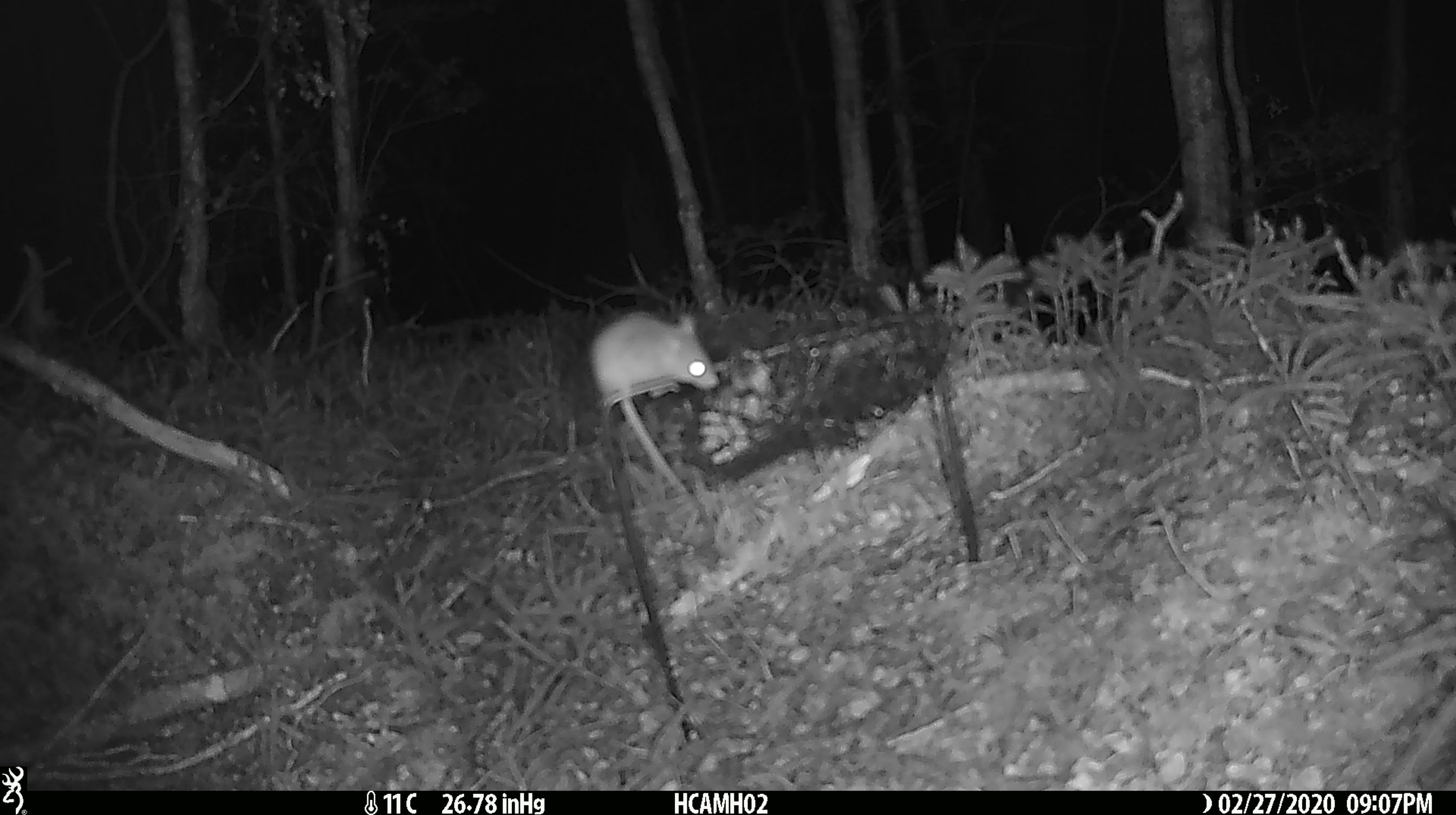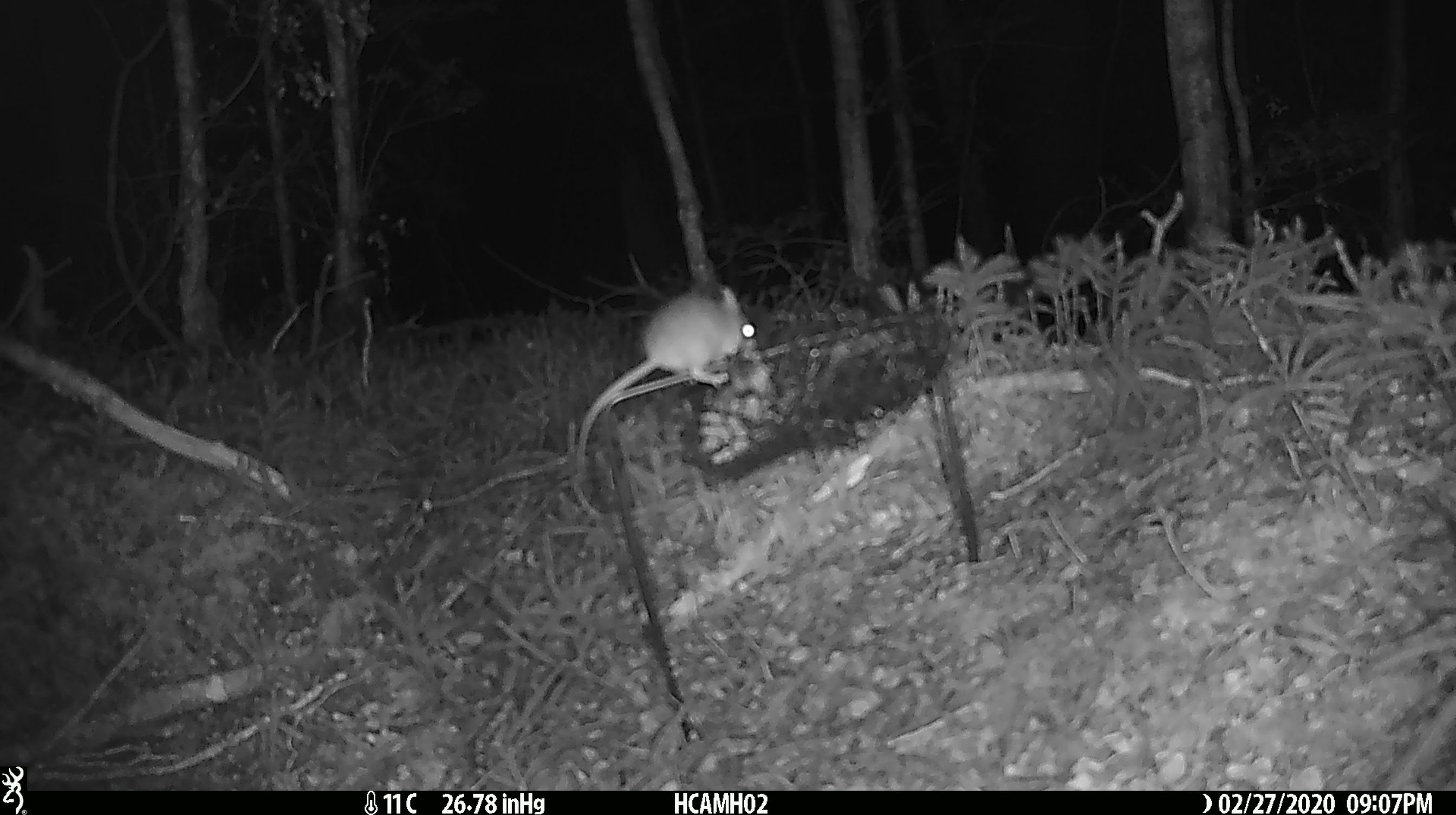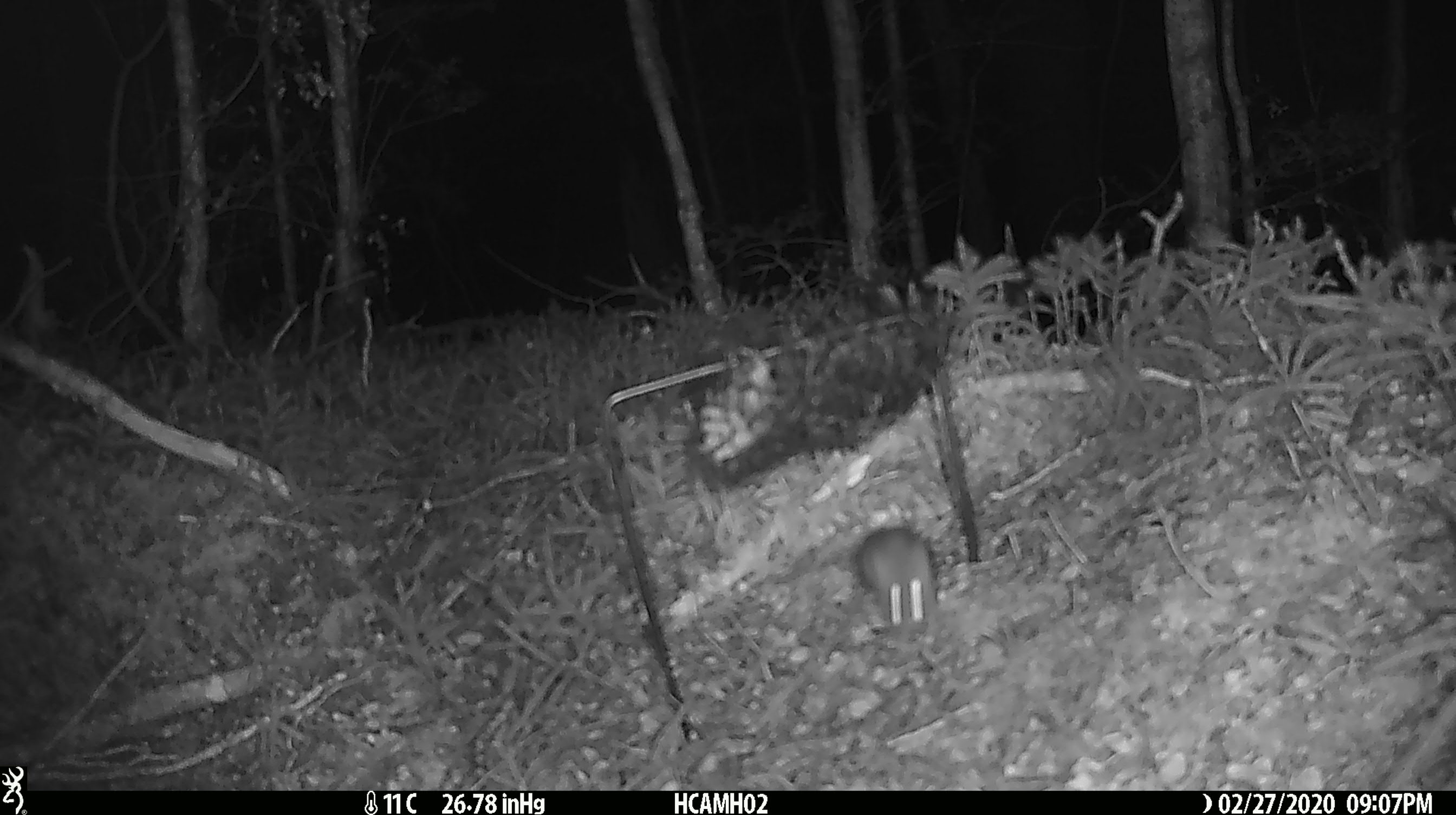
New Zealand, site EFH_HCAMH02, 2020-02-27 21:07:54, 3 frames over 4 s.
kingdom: Animalia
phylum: Chordata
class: Mammalia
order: Rodentia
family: Muridae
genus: Mus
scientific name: Mus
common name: mouse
Mouse (Mus).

__________

Task instructions
Could you output the lines above exactly, with no pictures included?

Solution to this problem
New Zealand, site EFH_HCAMH02, 2020-02-27 21:07:54, 3 frames over 4 s.
kingdom: Animalia
phylum: Chordata
class: Mammalia
order: Rodentia
family: Muridae
genus: Mus
scientific name: Mus
common name: mouse
Mouse (Mus).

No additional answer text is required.